Outre ces résonances (encore) très contemporaines, le livret ne manque pas de regarder vers la trame de celui de Carmen, si célèbre déjà depuis sa création en 1875 : une étrangère, femme libre, amoureuse (une mezzo) ; un soldat indécis entre l’amour et le devoir (un ténor) qui finit par trahir sa patrie, sa fiancée Héléna, et son frère de sang ; une fiancée délaissée (mais si Micaëla est perdante, Helena est battante) ; une mise à mort… Mais ce n’est pas Yamina qui meurt, ce sont les deux amis, Aslar tuant son frère au nom de l’honneur chrétien, avant de se suicider – ce qui n’est pas très religieusement correct…

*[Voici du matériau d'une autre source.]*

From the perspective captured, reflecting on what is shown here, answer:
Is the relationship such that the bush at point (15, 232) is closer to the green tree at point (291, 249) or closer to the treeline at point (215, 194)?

Augusta Holmès ne décline pas l’héritage de Berlioz, Gounod ou Saint-Saens, son protecteur. Son vaste drame lyrique, personnel, s’inscrit dans l’esprit des opéras de Wagner, avec emploi insistant des leitmotive. Dès l’ouverture dramatique et lyrique, l’excellent Orchestre National Bordeaux Aquitaine – chauffé à blanc par son chef Pierre Dumoussaud qui défend la partition avec enthousiasme – a parfois quelques échos wagnériens avec des cuivres et des cordes graves qui dominent dans une fosse d’ailleurs organisée « à la Bayreuth » – le chef en hauteur et les musiciens en gradin descendants. Au deuxième acte, le chœur et l’entrée d’Aslar, qui se fait au son du cor, rappela Le Vaisseau Fantôme. Holmès n’était pas avare de références, où l’orientalisme affleure avec les mélismes du hautbois ou de la clarinette, voire regardant vers Gounod comme dans le chœur « Buvons à la Montagne Noire» qui ressemble à un pandémonium enfanté par Faust. Mais elle produit aussi une musique personnelle.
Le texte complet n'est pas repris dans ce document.